In an essay for Marvel, John Jennings, a professor of media and cultural studies, reflects on the 1982 graphic novel “X-Men: God Loves, Man Kills” by Chris Claremont and Brent Anderson, which is being re-released this year in a two-part extended cut. “Solving for X: ‘God Loves, Man Kills’ Through the Lens of Now” examines how issues of racism, prejudice, and discrimination in America were explored in the graphic novel through the form of an X-Men parable, and the enduring relevance of the story today in the wake of recent protests in support of the Black Lives Matter movement.
In “God Loves, Man Kills,” antagonist Reverend William Stryker sets out on a crusade to eradicate mutants, including the story’s heroes, the Uncanny X-Men. Jennings draws comparisons to American history with examples of “othering” communities on the basis of race, religion, gender, and identity to legitimize oppression. Despite the parallels, Jennings asserts that “God Loves, Man Kills” is a story of hope that can resonate with readers today.

## Supplied information
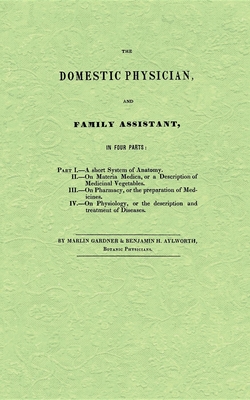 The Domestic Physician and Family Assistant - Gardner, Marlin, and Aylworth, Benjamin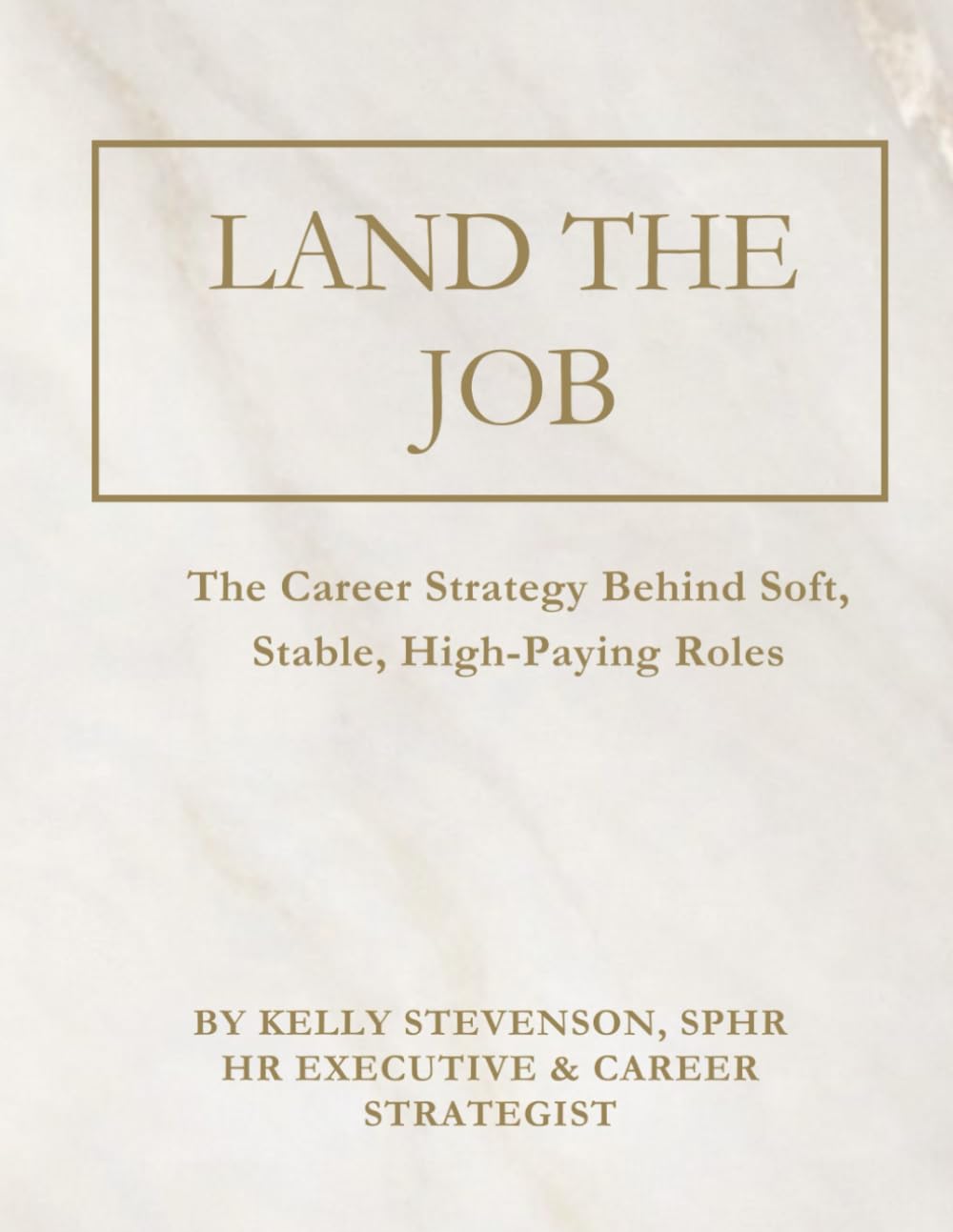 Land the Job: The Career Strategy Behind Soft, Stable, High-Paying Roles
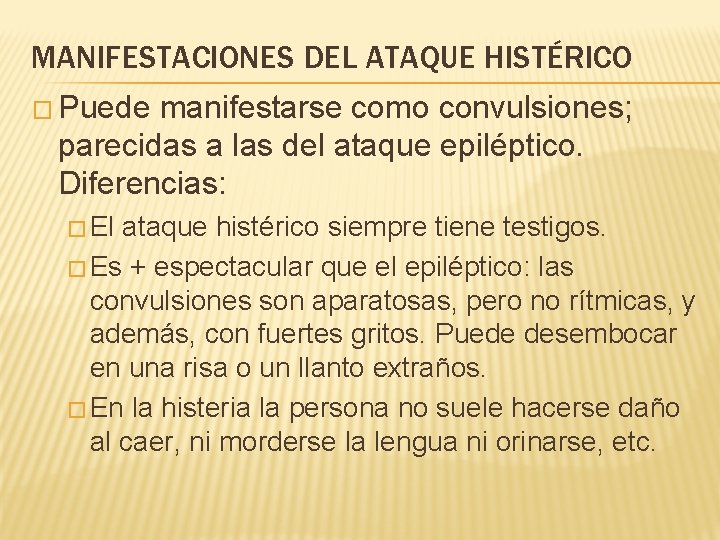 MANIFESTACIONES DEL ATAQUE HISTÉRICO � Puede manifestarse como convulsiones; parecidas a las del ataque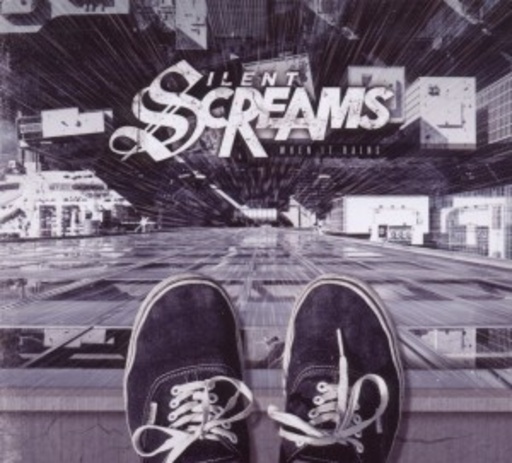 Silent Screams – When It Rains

## Task objective
Copy word for word the passage in the X-Men essay text, starting at "In an essay" and ending at "Lives Matter movement.".

## Exercise output
In an essay for Marvel, John Jennings, a professor of media and cultural studies, reflects on the 1982 graphic novel “X-Men: God Loves, Man Kills” by Chris Claremont and Brent Anderson, which is being re-released this year in a two-part extended cut. “Solving for X: ‘God Loves, Man Kills’ Through the Lens of Now” examines how issues of racism, prejudice, and discrimination in America were explored in the graphic novel through the form of an X-Men parable, and the enduring relevance of the story today in the wake of recent protests in support of the Black Lives Matter movement.